* Work to complete: Copy the lines below word for word, leaving out the pictures.
### Entries supplied
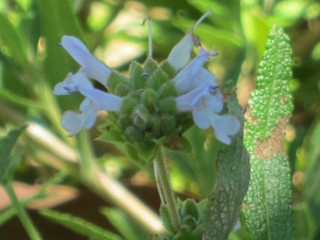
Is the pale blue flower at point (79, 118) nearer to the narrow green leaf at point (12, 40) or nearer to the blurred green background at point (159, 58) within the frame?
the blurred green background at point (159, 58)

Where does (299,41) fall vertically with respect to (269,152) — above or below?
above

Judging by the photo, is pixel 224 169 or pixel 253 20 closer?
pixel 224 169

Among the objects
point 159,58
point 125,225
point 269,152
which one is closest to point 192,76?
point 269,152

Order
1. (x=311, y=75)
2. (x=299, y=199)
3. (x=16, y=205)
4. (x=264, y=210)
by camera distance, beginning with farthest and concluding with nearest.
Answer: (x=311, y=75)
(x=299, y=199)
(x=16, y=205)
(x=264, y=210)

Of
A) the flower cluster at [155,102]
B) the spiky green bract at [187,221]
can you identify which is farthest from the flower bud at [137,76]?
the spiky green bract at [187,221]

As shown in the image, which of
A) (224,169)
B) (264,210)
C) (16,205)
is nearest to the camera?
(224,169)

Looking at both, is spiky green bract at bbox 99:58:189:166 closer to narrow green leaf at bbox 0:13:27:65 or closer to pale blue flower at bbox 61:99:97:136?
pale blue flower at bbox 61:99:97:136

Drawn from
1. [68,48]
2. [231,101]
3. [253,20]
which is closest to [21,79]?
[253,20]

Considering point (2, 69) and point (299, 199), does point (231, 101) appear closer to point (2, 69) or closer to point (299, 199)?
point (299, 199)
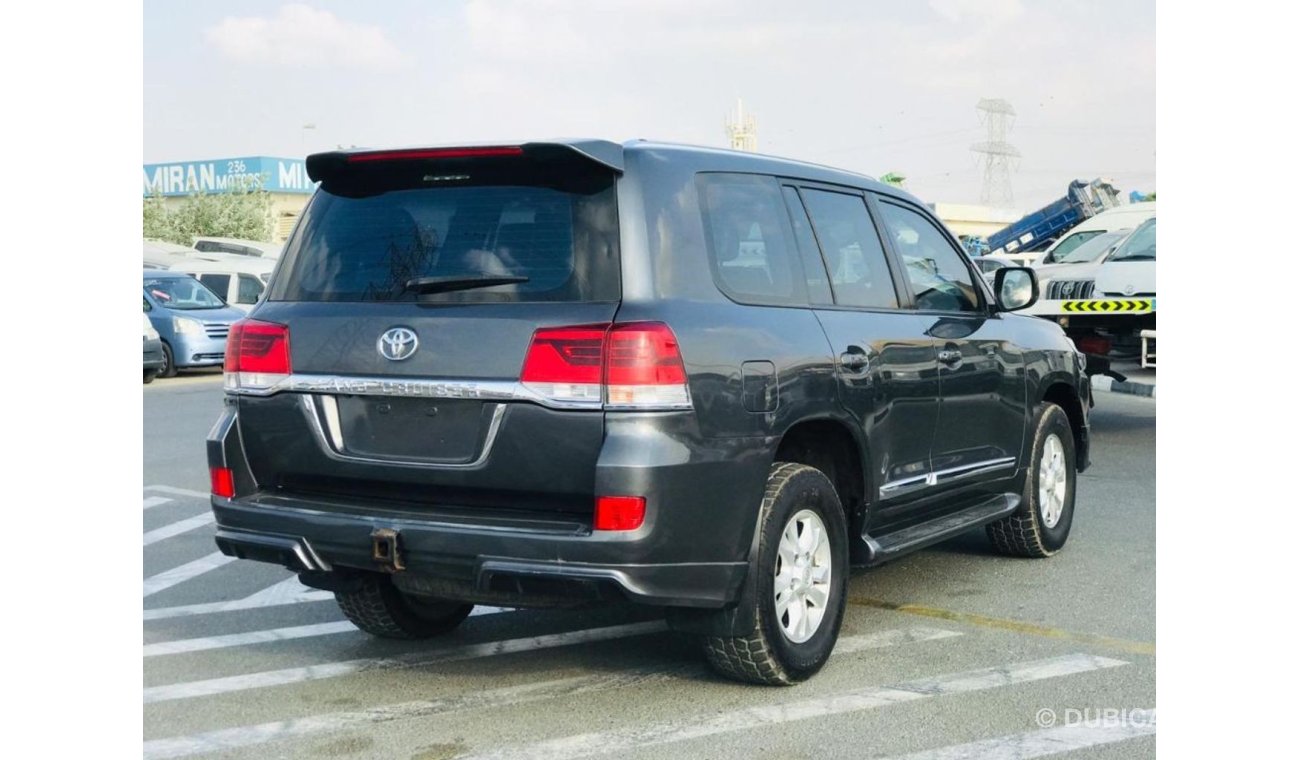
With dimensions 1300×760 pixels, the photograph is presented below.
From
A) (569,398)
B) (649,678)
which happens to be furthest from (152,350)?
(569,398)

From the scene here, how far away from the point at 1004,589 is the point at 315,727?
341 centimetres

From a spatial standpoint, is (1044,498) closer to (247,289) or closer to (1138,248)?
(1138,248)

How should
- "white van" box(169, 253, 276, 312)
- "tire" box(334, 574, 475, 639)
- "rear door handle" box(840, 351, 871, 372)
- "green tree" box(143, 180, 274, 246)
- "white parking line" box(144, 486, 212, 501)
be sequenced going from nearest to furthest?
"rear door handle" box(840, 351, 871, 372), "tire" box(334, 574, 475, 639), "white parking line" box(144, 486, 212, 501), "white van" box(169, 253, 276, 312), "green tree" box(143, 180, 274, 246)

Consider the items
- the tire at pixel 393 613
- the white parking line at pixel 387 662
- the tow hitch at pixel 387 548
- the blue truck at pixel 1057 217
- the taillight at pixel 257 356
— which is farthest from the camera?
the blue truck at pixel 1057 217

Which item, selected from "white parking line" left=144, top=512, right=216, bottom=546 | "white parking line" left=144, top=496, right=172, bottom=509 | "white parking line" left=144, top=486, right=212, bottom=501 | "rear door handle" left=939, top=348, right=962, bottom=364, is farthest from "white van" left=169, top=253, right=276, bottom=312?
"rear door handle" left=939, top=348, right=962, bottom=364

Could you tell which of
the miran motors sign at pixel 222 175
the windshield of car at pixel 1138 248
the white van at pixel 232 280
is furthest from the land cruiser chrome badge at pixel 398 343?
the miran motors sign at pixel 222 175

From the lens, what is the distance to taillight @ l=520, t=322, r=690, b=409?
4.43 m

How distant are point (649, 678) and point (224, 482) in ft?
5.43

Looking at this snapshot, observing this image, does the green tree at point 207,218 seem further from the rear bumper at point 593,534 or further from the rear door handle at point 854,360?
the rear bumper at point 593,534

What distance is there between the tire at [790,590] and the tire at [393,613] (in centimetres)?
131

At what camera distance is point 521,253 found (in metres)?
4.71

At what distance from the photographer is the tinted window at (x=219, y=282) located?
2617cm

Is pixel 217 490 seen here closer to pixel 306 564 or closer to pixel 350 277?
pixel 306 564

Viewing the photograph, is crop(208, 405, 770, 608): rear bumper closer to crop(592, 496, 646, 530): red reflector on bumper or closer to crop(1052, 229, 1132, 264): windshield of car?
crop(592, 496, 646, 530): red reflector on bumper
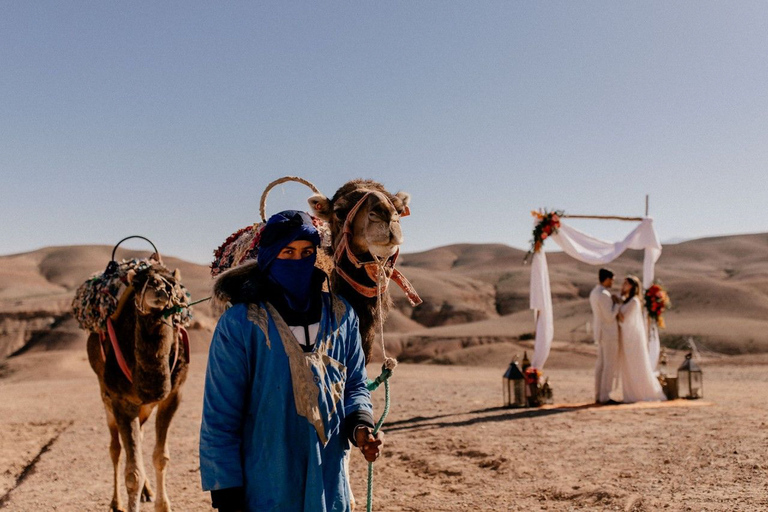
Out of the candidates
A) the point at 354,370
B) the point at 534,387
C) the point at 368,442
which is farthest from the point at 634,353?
######
* Problem solution:
Is the pale blue flower at point (79, 118) nearer to the narrow green leaf at point (12, 40) or nearer to the blurred green background at point (159, 58) within the frame?
the blurred green background at point (159, 58)

Where does (299,41) fall vertically with respect to (269,152) — above or below?
above

Judging by the photo, is pixel 224 169 or pixel 253 20 closer?
pixel 224 169

Among the objects
point 159,58
point 125,225
point 269,152
which one is closest to point 192,76?
point 269,152

Order
1. (x=311, y=75)
2. (x=299, y=199)
3. (x=16, y=205)
4. (x=264, y=210)
by camera distance, beginning with farthest and concluding with nearest.
Answer: (x=311, y=75)
(x=299, y=199)
(x=16, y=205)
(x=264, y=210)

Of
A) the flower cluster at [155,102]
B) the spiky green bract at [187,221]
can you identify which is farthest from the flower bud at [137,76]?
the spiky green bract at [187,221]

As shown in the image, which of
A) (224,169)
B) (264,210)
C) (16,205)
is nearest to the camera?
(224,169)

Looking at both, is spiky green bract at bbox 99:58:189:166 closer to narrow green leaf at bbox 0:13:27:65 or closer to pale blue flower at bbox 61:99:97:136?
pale blue flower at bbox 61:99:97:136

Drawn from
1. [68,48]
2. [231,101]
3. [253,20]
which is closest to [21,79]?
[253,20]

Considering point (2, 69) and point (299, 199), does point (231, 101) appear closer to point (2, 69) or closer to point (299, 199)?
point (299, 199)
With dimensions 1300×760 pixels, the photograph is presented below.
From
A) (569,398)
B) (649,678)
which happens to be furthest from (152,350)?
(569,398)

From the scene here, how far away from the point at 1004,589 is the point at 315,727?
341 centimetres

From a spatial standpoint, is (1044,498) closer to (247,289) or closer to (1138,248)?
(1138,248)

How should
- "white van" box(169, 253, 276, 312)
- "tire" box(334, 574, 475, 639)
- "rear door handle" box(840, 351, 871, 372)
- "green tree" box(143, 180, 274, 246)
- "white parking line" box(144, 486, 212, 501)
be sequenced going from nearest to furthest?
"rear door handle" box(840, 351, 871, 372), "tire" box(334, 574, 475, 639), "white parking line" box(144, 486, 212, 501), "white van" box(169, 253, 276, 312), "green tree" box(143, 180, 274, 246)

Consider the items
- the tire at pixel 393 613
- the white parking line at pixel 387 662
- the tow hitch at pixel 387 548
- the blue truck at pixel 1057 217
- the taillight at pixel 257 356
— which is farthest from the camera?
the blue truck at pixel 1057 217

Which item, selected from "white parking line" left=144, top=512, right=216, bottom=546 | "white parking line" left=144, top=496, right=172, bottom=509 | "white parking line" left=144, top=486, right=212, bottom=501 | "rear door handle" left=939, top=348, right=962, bottom=364, is farthest from "white van" left=169, top=253, right=276, bottom=312?
"rear door handle" left=939, top=348, right=962, bottom=364

Could you tell which of
the miran motors sign at pixel 222 175
the windshield of car at pixel 1138 248
the white van at pixel 232 280
is furthest from the land cruiser chrome badge at pixel 398 343?
the miran motors sign at pixel 222 175

From the lens, what is the distance to taillight @ l=520, t=322, r=690, b=409?
4.43 m

How distant are point (649, 678) and point (224, 482) in ft?
5.43

Looking at this snapshot, observing this image, does the green tree at point 207,218 seem further from the rear bumper at point 593,534 or further from the rear door handle at point 854,360?
the rear bumper at point 593,534

What distance is there between the tire at [790,590] and the tire at [393,613] (in centimetres)?
131

At what camera distance is point 521,253 found (in metres)?
4.71

At what distance from the photographer is the tinted window at (x=219, y=282) located?
2617cm

Is pixel 217 490 seen here closer to pixel 306 564 or closer to pixel 350 277?
pixel 306 564

Viewing the photograph, is crop(208, 405, 770, 608): rear bumper closer to crop(592, 496, 646, 530): red reflector on bumper or closer to crop(1052, 229, 1132, 264): windshield of car?
crop(592, 496, 646, 530): red reflector on bumper
Out of the candidates
A) the point at 354,370
B) the point at 534,387
C) the point at 368,442
which is farthest from the point at 634,353?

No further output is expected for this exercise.